- Listing:
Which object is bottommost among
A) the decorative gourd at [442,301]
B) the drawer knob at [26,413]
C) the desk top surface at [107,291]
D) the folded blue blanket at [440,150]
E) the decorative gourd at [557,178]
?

- Task to carry out: Format the listing above as a Markdown table with two columns, Row and Text: number each line in Row and put its words in Text, leaving out any blank lines.

- Completed exercise:
| Row | Text |
|---|---|
| 1 | Which object is bottommost among |
| 2 | A) the decorative gourd at [442,301] |
| 3 | B) the drawer knob at [26,413] |
| 4 | C) the desk top surface at [107,291] |
| 5 | D) the folded blue blanket at [440,150] |
| 6 | E) the decorative gourd at [557,178] |
| 7 | ? |